When a statement like that is run through connector-j, the EscapeTokenizer does not recognize that the first apostrophe is in a comment and thus sets "inQuotes" to true.  When that happens, the quote count is off by one and thus the regular expression does not appear to be in quotes.  With the parser not thinking the regular expression is in quotes, the curly braces are recognized as escape sequences and are removed from the regular expression, breaking it.  The server ends up seeing the sql like this:

-- Customer's zip code will be fixed
update address set zip_code = '99999'
where not regexp '^[0-9]([[.-.]])?([0-9])?$'

There is an obvious work-around (remove the apostrophe from the comment).

Suggested fix:
--- EscapeTokenizer.java	2008-12-17 15:41:14.000000000 -0500
+++ EscapeTokenizer.java	2008-12-17 15:43:28.000000000 -0500
@@ -104,7 +104,7 @@
 				this.sawVariableUse = true;
 			}
 
-			if (c == '\'' || c == '"') {
+			if (!this.inComment && (c == '\'' || c == '"')) {
 				if (this.inQuotes && c == quoteChar) {
 					if (this.pos + 1 < this.sourceLength) {
 						if (this.source.charAt(this.pos + 1) == quoteChar) {
[12 Feb 2009 14:55] Tonci Grgin
Hi Jeff and thanks for your report.

I am not able to repeat this behavior using latest c/J sources and MySQL server 5.1.30, although same code is there. Would you mind testing with latest c/J snapshot and, if it fails, attaching complete test case.
[12 Feb 2009 20:35] Jess Balint
fix + test

Attachment: bug41566.diff (text/x-diff), 1.15 KiB.

[2 Jun 2009 5:59] Jess Balint
Pushed for release in 5.1.8
[23 Jun 2009 13:31] Tony Bedford
An entry was added to the 5.1.8 changelog:

If there was an apostrophe in a comment in a statement that was being sent through Connector/J, the apostrophe was still recognized as a quote and put the state machine in EscapeTokenizer into the inQuotes state. This led to further parse errors.

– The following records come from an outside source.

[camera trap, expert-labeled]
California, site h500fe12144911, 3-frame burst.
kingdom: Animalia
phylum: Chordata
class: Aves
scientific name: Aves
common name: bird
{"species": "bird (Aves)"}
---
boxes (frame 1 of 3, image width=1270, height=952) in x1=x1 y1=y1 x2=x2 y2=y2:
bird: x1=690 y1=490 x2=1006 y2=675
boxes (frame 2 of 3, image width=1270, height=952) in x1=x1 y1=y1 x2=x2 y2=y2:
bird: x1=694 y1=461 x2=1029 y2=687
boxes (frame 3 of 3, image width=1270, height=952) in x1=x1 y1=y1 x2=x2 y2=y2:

For example, consider the following statement:

String sql = "-- Customer's zip code will be fixed\n" +
  "update address set zip_code = 99999\n" +
  "where not regexp '^[0-9]{5}([[.-.]])?([0-9]{4})?$'";

When passed through Connector/J, the EscapeTokenizer did not recognize that the first apostrophe was in a comment and thus set inQuotes to true. When that happened, the quote count was incorrect and thus the regular expression did not appear to be in quotes. With the parser not detecting that the regular expression was in quotes, the curly braces were recognized as escape sequences and were removed from the regular expression, breaking it. The server thus received SQL such as:

-- Customer's zip code will be fixed
update address set zip_code = '99999'
where not regexp '^[0-9]([[.-.]])?([0-9])?$'